Eukaryotic genomes are organized into active and inactive domains referred to euchromatin and heterochromatin. This functional organization plays an important role in chromosome segregation, telomere maintenance and genome stability. A key component of heterochromatin are the HP-1 family of proteins, which bind to a histone 3 lysine-9 methyl mark and act as a platform for diverse regulators. A biochemical activity thought to be important for the spread of heterochromatin is the ability of HP-1 proteins to polymerize. Recent work on the fission yeast HP-1 protein, Swi6, reveals that polymerization is regulated by autoinhibition. A critical and poorly understood question is the extent of the conformational transition between closed, inactive and open, active forms of Swi6 that drive heterochromatin spread. This gap in knowledge derives from the fact that HP-1 proteins and their complexes with nucleosomes are conformationally dynamic in solution and difficult to crystallize. Here we will define the structural dynamics of the Swi6-chromatin complex and link the structural states to function.
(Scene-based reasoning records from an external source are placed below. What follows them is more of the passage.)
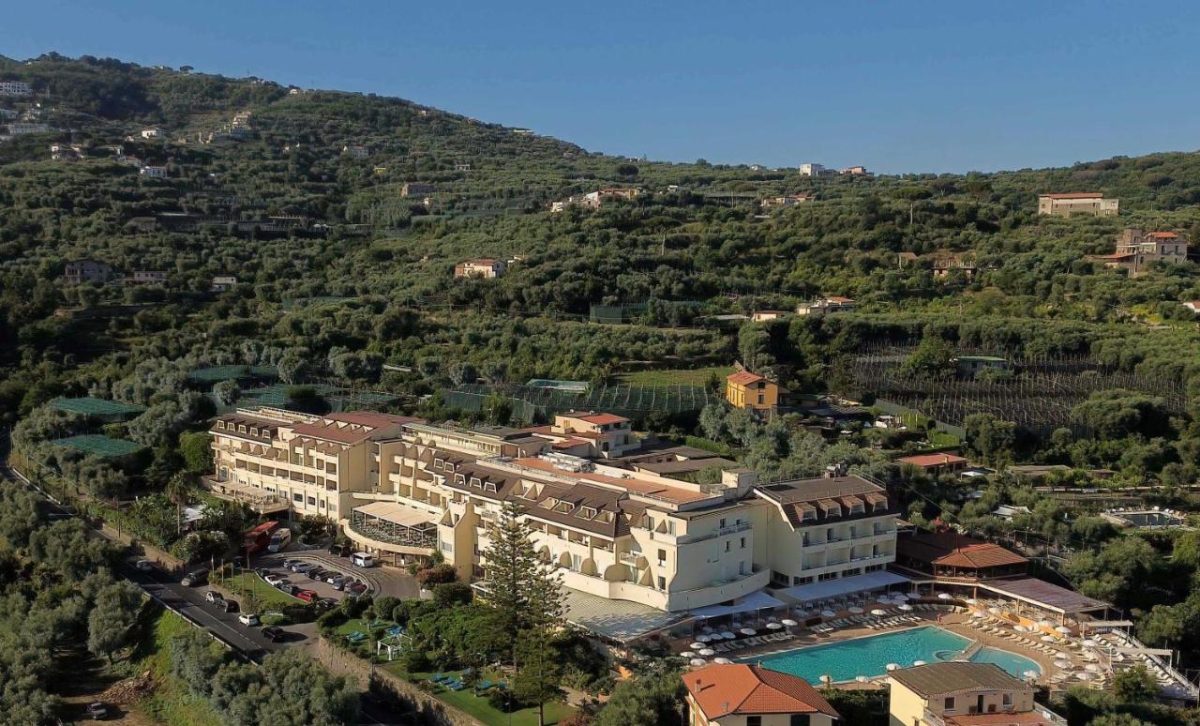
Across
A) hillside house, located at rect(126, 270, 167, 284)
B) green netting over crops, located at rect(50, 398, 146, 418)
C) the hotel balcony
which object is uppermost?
hillside house, located at rect(126, 270, 167, 284)

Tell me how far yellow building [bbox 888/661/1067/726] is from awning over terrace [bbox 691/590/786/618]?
513cm

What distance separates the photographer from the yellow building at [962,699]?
55.7ft

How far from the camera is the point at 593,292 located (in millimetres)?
54094

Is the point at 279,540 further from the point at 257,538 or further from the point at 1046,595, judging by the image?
the point at 1046,595

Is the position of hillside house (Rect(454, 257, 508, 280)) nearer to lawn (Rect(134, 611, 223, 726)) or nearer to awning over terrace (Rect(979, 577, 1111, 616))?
lawn (Rect(134, 611, 223, 726))

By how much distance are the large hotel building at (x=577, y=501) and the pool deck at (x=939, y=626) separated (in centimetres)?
178

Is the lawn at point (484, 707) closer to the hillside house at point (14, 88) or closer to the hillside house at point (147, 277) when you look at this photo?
the hillside house at point (147, 277)

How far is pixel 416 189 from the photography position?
90.9 metres

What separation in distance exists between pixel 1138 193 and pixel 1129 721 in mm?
68961

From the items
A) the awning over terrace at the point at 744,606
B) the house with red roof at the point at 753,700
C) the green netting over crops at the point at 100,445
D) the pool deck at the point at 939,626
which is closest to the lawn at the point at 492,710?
the house with red roof at the point at 753,700

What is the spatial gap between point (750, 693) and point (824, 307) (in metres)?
34.6

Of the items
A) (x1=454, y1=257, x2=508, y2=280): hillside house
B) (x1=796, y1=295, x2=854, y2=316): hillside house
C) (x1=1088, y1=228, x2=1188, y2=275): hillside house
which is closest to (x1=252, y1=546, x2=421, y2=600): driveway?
(x1=796, y1=295, x2=854, y2=316): hillside house

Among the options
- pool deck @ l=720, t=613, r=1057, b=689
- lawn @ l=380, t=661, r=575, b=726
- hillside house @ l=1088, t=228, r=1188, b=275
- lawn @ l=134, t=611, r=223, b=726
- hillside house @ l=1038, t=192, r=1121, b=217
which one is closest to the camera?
lawn @ l=380, t=661, r=575, b=726

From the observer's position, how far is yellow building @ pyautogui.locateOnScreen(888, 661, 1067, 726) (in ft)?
55.7
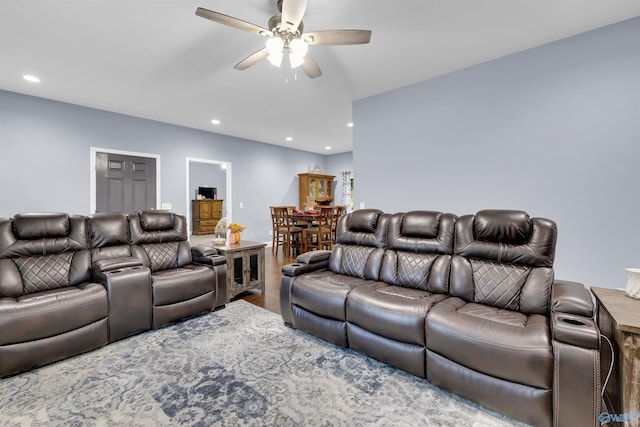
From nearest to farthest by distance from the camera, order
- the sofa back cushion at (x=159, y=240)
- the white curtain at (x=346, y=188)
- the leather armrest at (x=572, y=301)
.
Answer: the leather armrest at (x=572, y=301) → the sofa back cushion at (x=159, y=240) → the white curtain at (x=346, y=188)

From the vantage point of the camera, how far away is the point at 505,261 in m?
2.23

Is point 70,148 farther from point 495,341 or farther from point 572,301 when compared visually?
point 572,301

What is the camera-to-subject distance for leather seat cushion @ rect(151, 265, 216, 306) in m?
2.82

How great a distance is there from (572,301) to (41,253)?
13.9ft

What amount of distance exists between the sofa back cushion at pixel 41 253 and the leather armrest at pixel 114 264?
18cm

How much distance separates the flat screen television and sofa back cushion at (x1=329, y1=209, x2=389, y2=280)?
7.87m

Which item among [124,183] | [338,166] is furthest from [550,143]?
[338,166]

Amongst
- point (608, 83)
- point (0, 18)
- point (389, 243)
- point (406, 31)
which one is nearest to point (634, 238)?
point (608, 83)

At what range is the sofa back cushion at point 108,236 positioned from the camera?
2.96m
In Aim 1 we will determine the structure of the autoinhibited form of Swi6 using an integrated modeling approach that employs restraints NMR spectroscopy and small-angle x-ray scattering in solution (SAXS). The biological significance of the structural models will be tested in gene silencing assays in the fission yeast S. pombe.
In Aim 2, we will determine the degree of conformational rearrangements of chromatin when Swi6 engages the nucleosome to form a spreading competent state. The structure and dynamics of the nucleosome-Swi6 complex will be interrogated by a combination of biophysical methods, such as Methyl-TROSY NMR and HD-exchange mass-spectrometry (MS), that can provide residue specific structural information in solution. Cross-linking mass-spectrometry in conjunction with cryoEM will be employed to obtain models of the spreading competent form if Swi6 bound to nucleosomes. This approach will shed insights into conformational control of heterochromatin formation by Swi6 in fission yeast and provide a conceptual foundation for how heterochromatin is regulated in human cells.
Heterochromatin and its key component HP1 proteins are essential for gene silencing and genome stability. When dysregulated, pathologies such as blood cancers can arise. The project combines NMR, biochemical and in vivo assays to study the HP1-chromatin architecture in the model organism fission yeast. The overall goal is to structurally dissect how HP1 proteins influence chromatin structure in order to advance our understanding of heterochromatin formation and HP1 function in both in normal and cancer cells.